# Your tasks
(1) Reproduce the passage on story volumes from "A while back" up to and including "the same time.", substituting "article" for "paper".
(2) Write the next part of the passage on story volumes, picking up after its final sentence.
(Beginning of Extract)
A while back I co-wrote a paper on Umineko no Naku Koro ni.
The ultimate origin was that I had a lot of time during the pandemic to play an eighty-hour visual novel while simultaneously trying to solve the murder mystery with my housemates, but the point of the paper was that we saw a connection between the concepts of the game and the discussion of story volumes that had been happening around the same time.
You might already be familiar with a story volume even if you didn’t have a name for it. A story volume is “a family of emergent stories, all of which are begotten by a set of carefully curated system parameters” or, in other words you’re playing a game and there are many possible storylines that could happen, but there are also storylines that could not happen. The rules that create the emergent stories exclude as much as they include.
More importantly, we want it to be the case. The shape of the story volume is as much a part of the experience as any of the individual storylines. Some things are impossible and never happen in any storyline, some things always occur in every storyline. Discussion of interactivity often centers on what changes in response to the player, but often the most impactful moments are precisely the ones that don’t change. And some of that impact is because other things do change.
(End of Extract)
(Beginning of Source data)
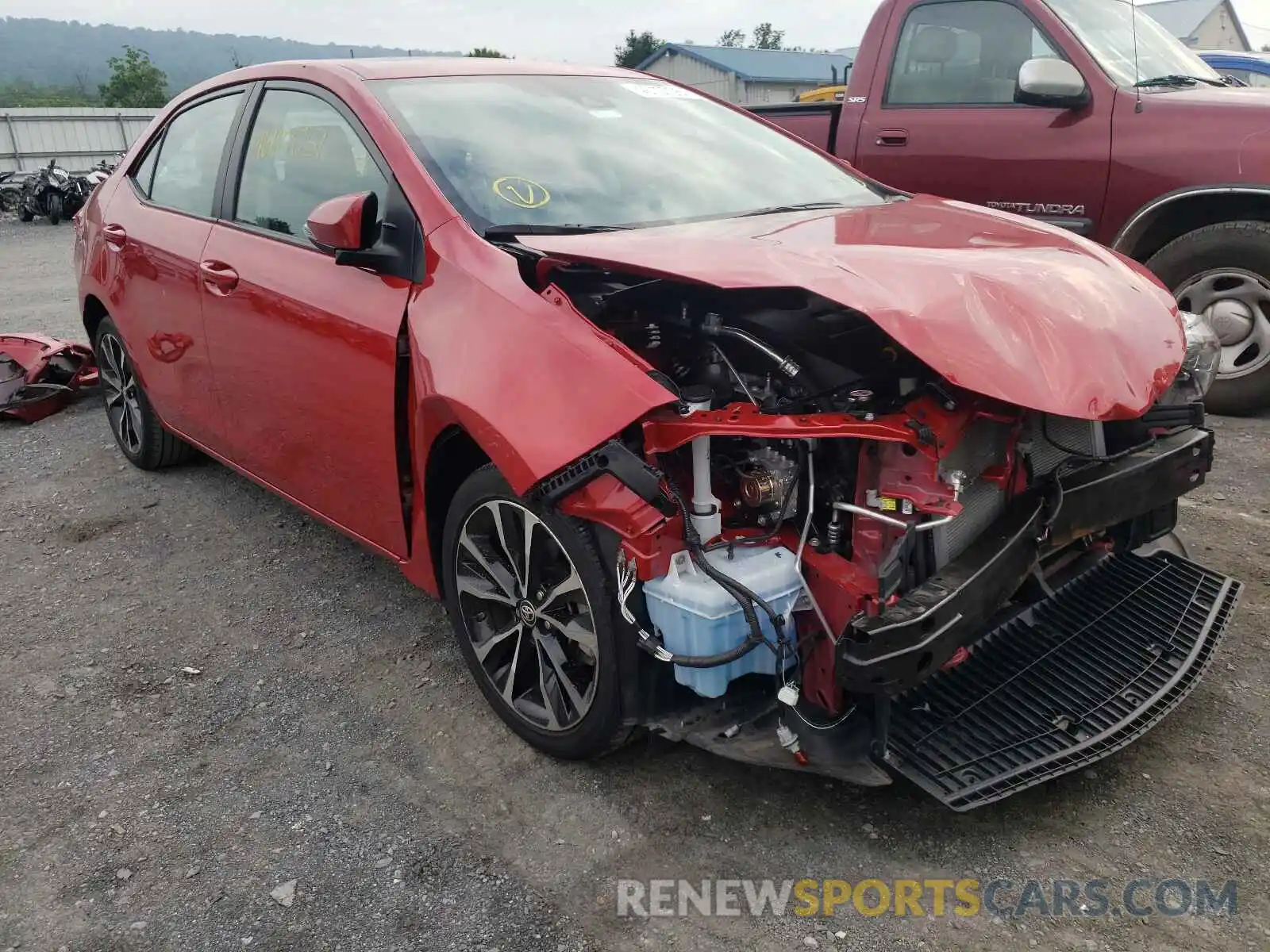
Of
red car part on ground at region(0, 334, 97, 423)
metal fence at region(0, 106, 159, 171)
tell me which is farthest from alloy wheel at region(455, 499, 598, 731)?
(End of Source data)
# Answers by item
(1)
A while back I co-wrote a article on Umineko no Naku Koro ni.
The ultimate origin was that I had a lot of time during the pandemic to play an eighty-hour visual novel while simultaneously trying to solve the murder mystery with my housemates, but the point of the article was that we saw a connection between the concepts of the game and the discussion of story volumes that had been happening around the same time.

(2)
Umineko has a lot to say about this, but one useful bit of terminology inspired the paper: the idea of the catbox. Schrödinger’s cat is both alive and dead, and all of the storylines in the story volume are both alive and dead.
Related to this, one aspect of Umineko that I particularly like is that the catbox nature of the narrative means that we can see the characters from many points of view–I feel like I knew the characters more intimately because I’ve seen what it takes for them to change. And, moreover, what part of their character is immutable, unchanging in every circumstance.